HUMAN RIGHTS TRIBUNAL DISABILITY CASE SUMMARIES JUNE 2019
There have been some decisions recently from the human rights tribunals relating to disability. The following are a selection of decisions from the Human Rights Tribunals in BC, Ontario, and Nova Scotia and that were rendered during the month of June, 2019. Any relevant Supreme Court of Canada decisions from that month have also been included. This information is not intended to provide legal advice.
Prepared by Research Assistants for the Law, Disability & Social Change Project
Ebony Evans (JD Candidate, 2020), Valeria Kuri (MSW/JD Candidate, 2021), and Deborah Willoughby (MSW/JD Candidate, 2021)

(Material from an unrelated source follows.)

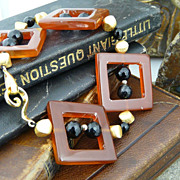 Unusual Handmade Square Cut Carnelian, Onyx, and Gold Filled Beaded Bracelet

McNish v The Source and others, 2019 BCHRT 126
This decision involves an application alleging that the respondent discriminated against the Applicant, Destiny McNish, on the basis of mental disability in employment contrary to s. 13 of the Human Rights Code, R.S.O. 1990 c. H. 19. The applicant alleged that her use of medical marijuana to treat her disabilities was a factor in the Respondents’ decision to fire her. The Respondents denied discriminating and applied to dismiss the complaint arguing it has no reasonable prospect of success: Code, s. 27(1)(c).

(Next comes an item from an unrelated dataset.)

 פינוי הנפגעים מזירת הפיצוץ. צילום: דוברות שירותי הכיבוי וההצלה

The Applicant worked for The Source as an assistant manager and began in February 2018. She said she has chronic migraines and an anxiety disorder and that she takes medical marijuana as a prescribed treatment for them. The parties agreed that Ms. McNish used medical marijuana, and the individual respondents were involved in the decision to fire her. In late December 2017, Ms. McNish had obtained a letter from a medical practitioner supporting her use of medical marijuana. In response to the complaint, the Respondents stated that by mid-April 2018, an unnamed co-worker approached a direct sales manager for The Source, to report concerns about Ms. McNish’s behaviour including using a harsh tone to staff, having escalating personal conflicts with sales associates, vaping marijuana in the store bathroom, and leaving work during her shift to later return appearing to be under the influence of marijuana. The Respondents met with Ms. McNish to discuss these incidents and reported the meetings.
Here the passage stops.